Export the Raw Data: Once all frames are labeled, return to the project dashboard by clicking on the name of the project on the top ribbon. Click the “Export” button. Because standard YOLO Pose isn’t directly available, select the standard JSON format (not JSON-MIN).
Save the File: Download the exported file, rename it to labels.json, and place it in the same directory as this Jupyter Notebook.

(Note: When you are completely finished with this phase, you can go back to your Mac Terminal and press Ctrl + C to safely shut down the Label Studio server.)

Step 3.4 Parsing the Dataset & Auto-Generating Bounding Boxes¶

Because we only labeled the precise keypoints and skipped drawing bounding boxes, we need to adapt our data for YOLO.
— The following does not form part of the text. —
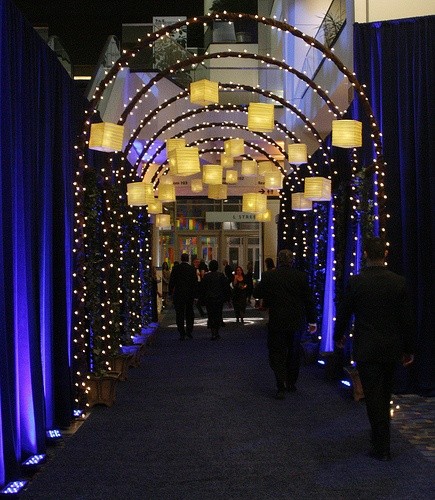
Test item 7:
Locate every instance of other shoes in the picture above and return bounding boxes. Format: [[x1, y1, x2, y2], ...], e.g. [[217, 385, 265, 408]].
[[286, 384, 297, 392], [272, 390, 284, 400], [368, 446, 392, 461]]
YOLO Pose strictly requires a bounding box for every object. This script will:

Parse the labels.json file to find object1_tip, object1_base, object2_tip, and object2_base.
Mathematically calculate a bounding box that perfectly surrounds the keypoints for each object, adding a 5% “padding” so the edges of the objects aren’t cut off.
Output the properly formatted .txt files into our CustomObject_Dataset/labels folder.

import json
import os
import shutil

def generate_bbox(kp_tip, kp_base, padding=0.05):
    """Calculates a bounding box around 2 keypoints with a slight padding."""
    pts_x = [p[0] for p in [kp_tip, kp_base] if p[2] == 2]
    pts_y = [p[1] for p in [kp_tip, kp_base] if p[2] == 2]
    
    if not pts_x: return None # No visible points
    
    min_x, max_x = min(pts_x), max(pts_x)
    min_y, max_y = min(pts_y), max(pts_y)
    
    if len(pts_x) == 1:
        w, h = padding * 2, padding * 2
    else:
        w = (max_x - min_x) + (padding * 2)
        h = (max_y - min_y) + (padding * 2)
        
    cx = (min_x + max_x) / 2.0
    cy = (min_y + max_y) / 2.0
    
    return [max(0, min(1, cx)), max(0, min(1, cy)), max(0, min(1, w)), max(0, min(1, h))]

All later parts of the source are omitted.